1. Writers thrive on deadlines. Most writers find deadlines invigorating, it gets the adrenaline pumping and compels them to stop surfing for videos about Japanese nurses being naughty and get to work. The great majority of writers meet their deadlines, because it shows to their employers that they are reliable, and available for other assignments so they can achieve their dream and make their dream-project about the sass-talking robot that learns about love from an orangutan addicted to Kraft dinner.

2. Writers thrive on collaboration. It's a lonely business, and there's nothing more invigorating than being able to hash out ideas with other writers without fear or favor. You'd be surprised what can come out of such gatherings.

3. Writers thrive on security. You'd be amazed how much a writer can get done quickly if they're not worrying about paying the rent on their grotty little bedsit apartment, or can buy real groceries instead of living off ramen noodles.

What can we do with these simple basic facts?

1. Keep the deadlines, but do what it takes to help the writers meet them. Robert Towne wrote Chinatown, which put him eternally in the pantheon of screenwriting legends. But he is notoriously slow, and tended to overwrite projects to an epic degree. When he started out working for Roger Corman, the legendary exploitation auteur used to lock him in a room with a sign on the door reading: "You May Feed The Writer, But Don't Let Him Out Until He Delivers His Day's Pages." I know it sounds harsh, but remember, 99% of writers don't need those sorts of drastic measures. For the majority, all you have to do is...

2. Promote collaborations. Like I said earlier, it's a lonely business. So regular meetings of writers working for a given producer and/or studio to hash out problems on each others projects might prove to be very helpful. Especially if such meetings are held in a non-competitive atmosphere where they can speak freely about their work. If you need rules to guide these meetings to keep them from turning into brawls, then compose some, it's not that hard. If chemistry forms between teams of writers, then get them working together.

3. Promote writer comfort. Most writers write because they have to, not just because they want to. If they don't have to worry about their bills, food, clothing, or shelter, they will be more productive. So pay them what they're owed on time, in full, and stop playing silly bugger games to pinch some pennies out of their pasty, pimple-dotted hides.

Maybe then Hollywood might get back to what made it great, making good stories and selling them to the world.


  1. Hey, this was one of your most astute pieces oh Furious D. The main problem Hollywood studios have right now is WHERE THE HELL ARE THE GOOD/GREAT STORIES WE ALL WANT TO SEE? Where are the mysteries/detective stories like Chinatown...L.A.Confidential, or the clever scripts like Usual Suspects, Lone Star,Shakespeare in Love,The Insider, Amadeus,The Last Emperor,Moonstruck,A Beautiful Mind,Wonder Boys,etc;etc;.This industry needs to look at what the public is reading, experiencing,and remembering.A friend and I were mourning the loss of charm in films,such as The Ghost and Mrs. Muir,I Remember Mama,Tender Mercies,and also Forrest Gump...yes that has late 20th century charm. I really do wish Furious D that you would write more about what is missing from film writing these days,sine it is so fundamental.

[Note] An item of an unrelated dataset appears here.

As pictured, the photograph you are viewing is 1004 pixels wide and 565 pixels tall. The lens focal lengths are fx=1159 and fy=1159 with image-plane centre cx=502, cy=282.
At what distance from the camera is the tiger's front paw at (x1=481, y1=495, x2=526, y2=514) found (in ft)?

  2. What is HW giving us a 500 mil ecopeice that made money because it has was nothing but a 3D special effects gimmick.
    I thought District 9 and The Wrestler were far better films and were made on a fraction of Avatar's Budget.

    Stories started to suffer when the HW elite cared more about shoving their beliefs down our throats wither we liked it or not.

    I am a aspiring writer I originally wanted to to feature film, now I have gravitated toward TV because that is where the best writing is.

    True Blood vs Twilight Movies, when it comes to story TB bitchslaps what is basically nothing more than supermarket romance novels.

    I am right about one prediction Jonah Hex has bombed, can we offically call Megan Fox box office poison? To be fair it did go up against Toy Story 3, a film based on a obscure comic book went up against a well known and well made sequel It did not stand a chance. Who decided on that release date?